The human presence in space hasn’t quite gone according to the plan my six-year-old brain thought it would, way back when I first became aware that space wasn’t just some grand cosmic realm where the mysterious stars lay; it was just a gigantic place of which we were a part, and we humans could simply go there. When I was six, it was pretty much a foregone conclusion that within a short time–thirty years? forty? fifty, tops!–we’d have permanent space stations, the first moon bases, and maybe even the makings of a colony on another planet, maybe Mars. Of course, it didn’t go according to plan, did it? Nothing big ever does.
We humans lost a bit of focus on space, and we made some choices that weren’t obvious or perfect, and we have proceeded in fits and starts. As we lost the Cold War impetus that drove so much of that initial development, an impetus of which I was unaware when I was six, it seemed that we lost a lot of focus. The space shuttle was initially exciting but it became less and less so, until one of them exploded; then it settled back into routine until another one failed on re-entry. America had a small space station, that didn’t last long; the Soviets had one that lasted a bit longer.

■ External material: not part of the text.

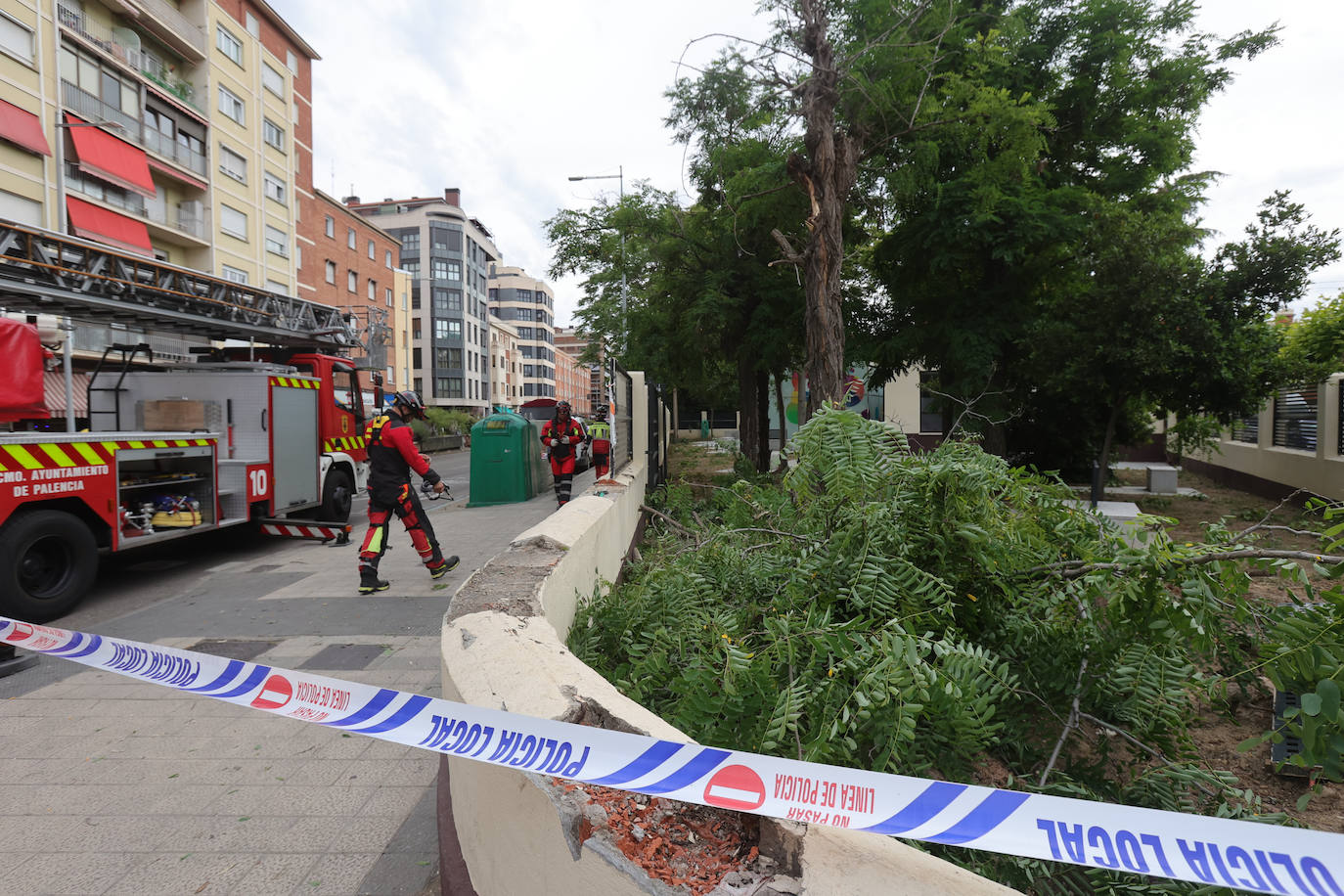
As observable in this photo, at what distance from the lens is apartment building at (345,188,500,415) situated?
68.4 metres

Then a bunch of countries got together to build the “International Space Station,” which is somehow both amazing and…well, it seems just a bit small to the part of me that still dreams in the same way that I did when I was six.
But it can still be exciting. We got a big reminder of that today, when NASA and SpaceX teamed up to finally succeed in launching a rocket carrying American astronauts into space. Ever since the shuttle was retired, Americans have been hitching rides with the Russians. That may be good from an international cooperation standpoint, but America still needs its own launch capability if it’s to maintain a presence in space, and the SpaceX rocket has seen increasingly promising results for the last few years. No longer are multi-stage rockets just dumping their spent stages to fall into the ocean; not only are the stages recoverable, but they actually land on their own power to live to fly another day.
Today, America returned to space under its own power. Maybe I’ll get to see those moon bases and Mars colonies yet!
Here are a few screenshots I took from my phone as I watched live streaming coverage of the launch this afternoon (and really, how amazing a sentence is that?):
Just over a minute into flight.

At left, the second-stage engine firing; at right, the first stage’s re-entry rockets firing.
More than any aspect of this launch, this blew my mind.

They briefly lost the signal from the ship where the first stage was to land, alas!
But they got it back to show the first stage having successfully landed. At right,
our astronauts in their capsule.

Second stage separation.

The second stage falls farther and farther behind. Ahead, Earth orbit and ISS rendezvous!